■ Challenges
- a) Copy the online sales article from "Taking A Chisel" through "of traditional merchants.", swapping "traditional" for "conventional" wherever it appears.
- b) Pick up the online sales article after its final sentence and keep writing.

■ Text passage
------------

Taking A Chisel To The Brick And Mortar

Results of a study released this week by Jupiter Communications should have traditional brick-and-mortar retailers quaking in their boots. Jupiter, which focuses its research on the Internet economy, has determined that approximately 94 percent of sales made online in 2002 will be sales made at the expense of traditional storefront retailers. The upshot of the Jupiter study is that only about 6 percent of online sales in 2002 will be incremental…sales that would not normally have occurred via brick-and-mortar storefronts. If we put it in terms of numbers, this means that only about $720 million of the estimated $11.2 billion that will be spent online in that year will be sales that would not have been in the hands of traditional merchants.

------------

■ Given material

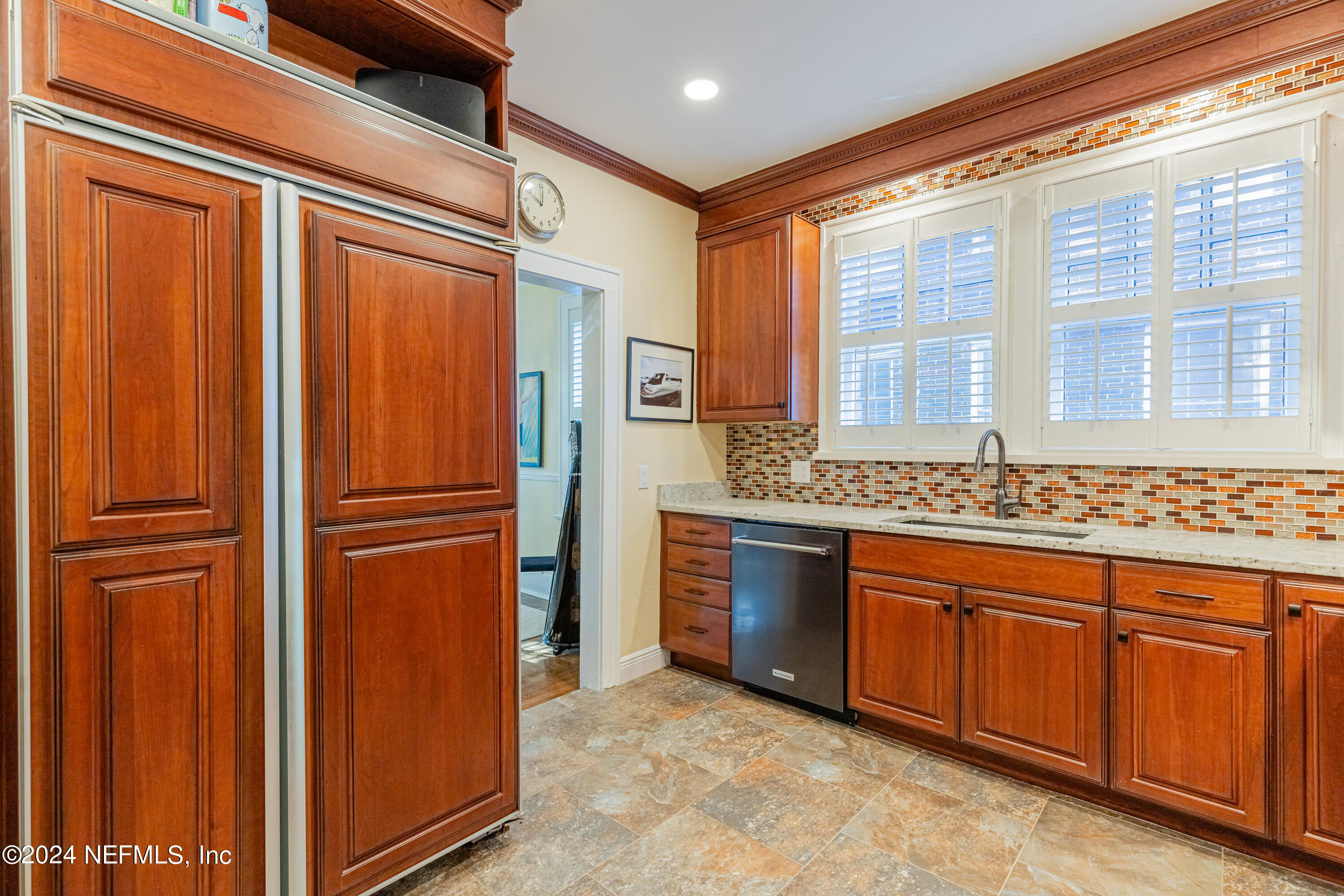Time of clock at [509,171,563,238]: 10:00
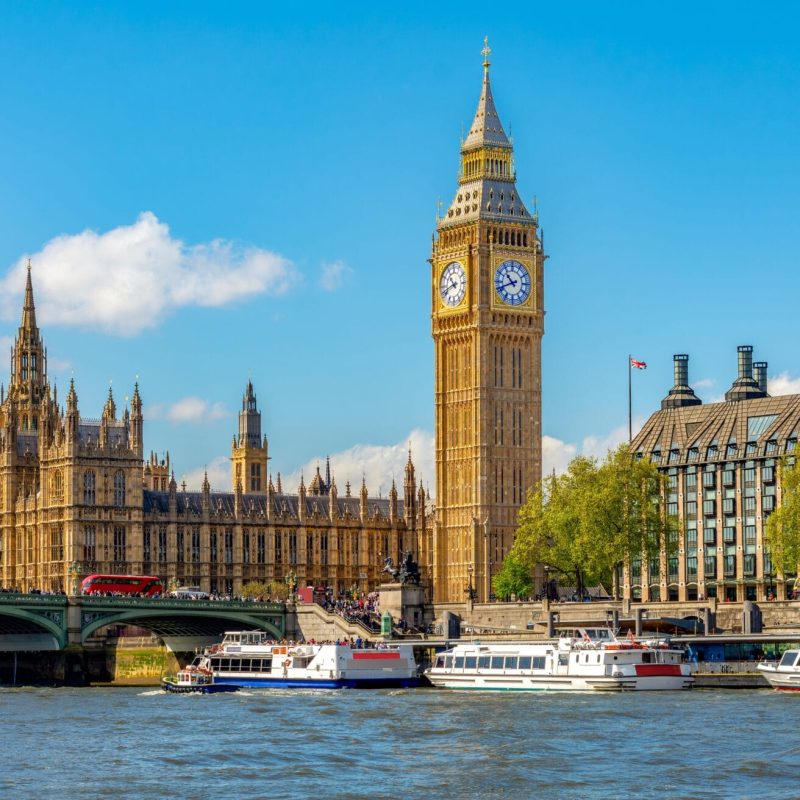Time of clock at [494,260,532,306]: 10:41
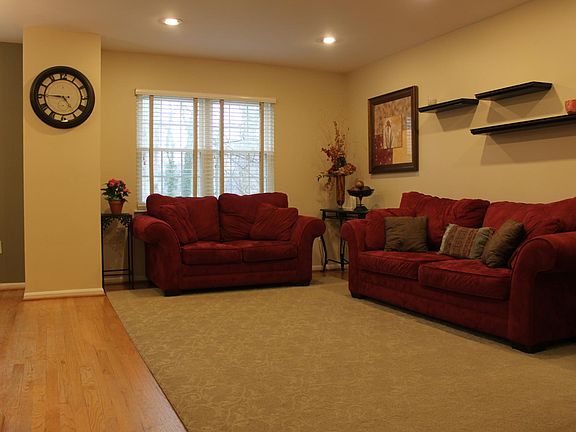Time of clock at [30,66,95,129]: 4:45
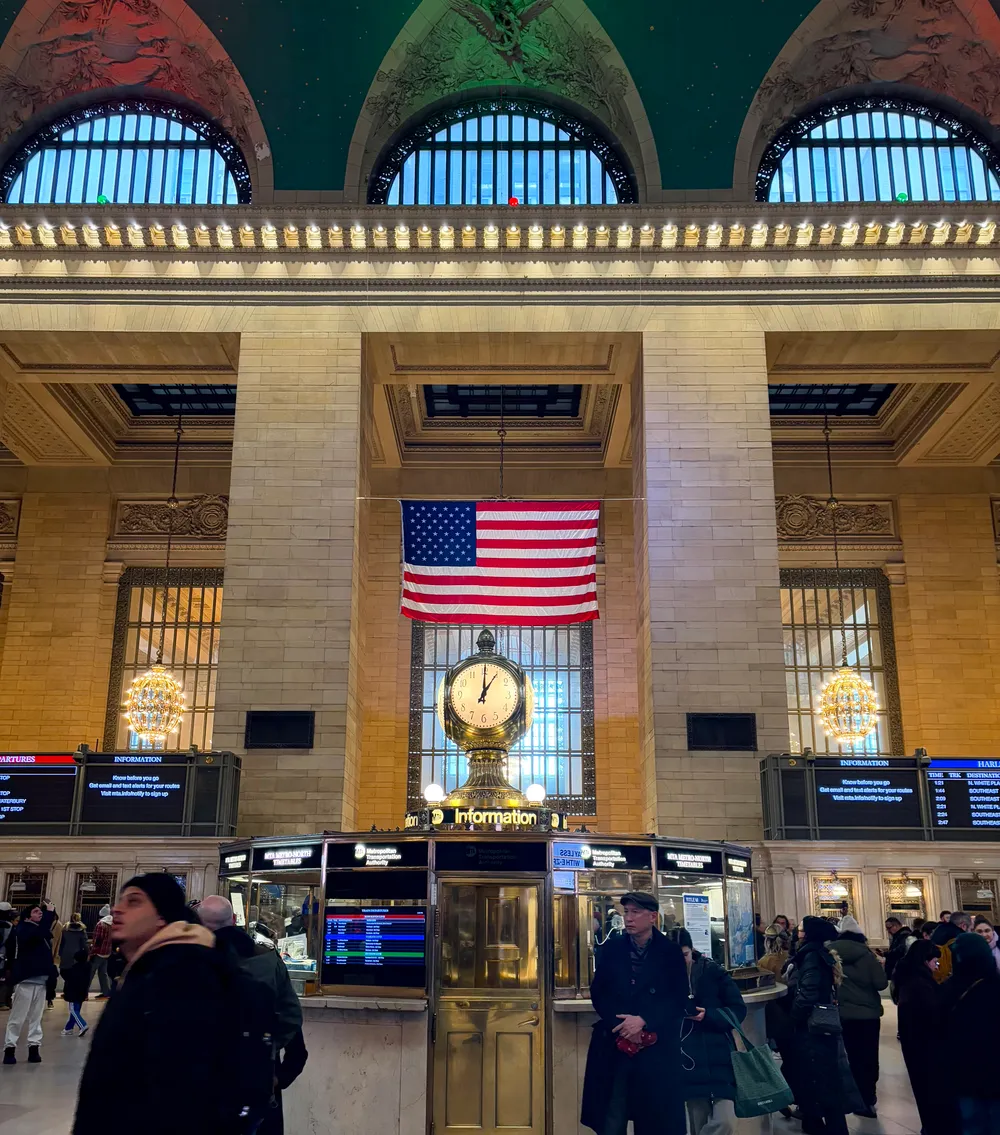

------------

■ Results by task
- a)
Taking A Chisel To The Brick And Mortar

Results of a study released this week by Jupiter Communications should have conventional brick-and-mortar retailers quaking in their boots. Jupiter, which focuses its research on the Internet economy, has determined that approximately 94 percent of sales made online in 2002 will be sales made at the expense of conventional storefront retailers. The upshot of the Jupiter study is that only about 6 percent of online sales in 2002 will be incremental…sales that would not normally have occurred via brick-and-mortar storefronts. If we put it in terms of numbers, this means that only about $720 million of the estimated $11.2 billion that will be spent online in that year will be sales that would not have been in the hands of conventional merchants.

- b)
Obviously, certain product categories are more vulnerable than others. The study concluded that low-cost products with a high impulse buy factor (books, music, videos, computer software and clothing, for example) will be the top items taken out of traditional sales channels. Computer hardware products ranked high, as well, which makes sense: logic dictates that individuals looking to buy computer products are Internet-savvy and are therefore more comfortable with the idea of buying products online. Some industries are still very safe and will continue to be. The Learjet company, for example, has little to worry about at this point. (Although I did discover you can order spare parts online for your Learjet -- keep that in mind.) But on a daily basis, I notice more unusual and non-traditional e-commerce agreements being forged. I took a look around the Internet, trying to come up with the most unusual items I could imagine to see if they could be bought online. (I must admit, the strangest things I could think of are very strange, indeed.) Looking for surplus army camouflage gear? Try visiting www.soldiercity.com. Run a dairy farm but have no bulls around to fertilize your cows? No problem: Visit www.wwsires.com and order what you need (yes, that) online. Having a voodoo ritual on Saturday night but remembered you are fresh out of the right herbs and oils? That can be easily solved. Visit www.mechanicaldiva.com.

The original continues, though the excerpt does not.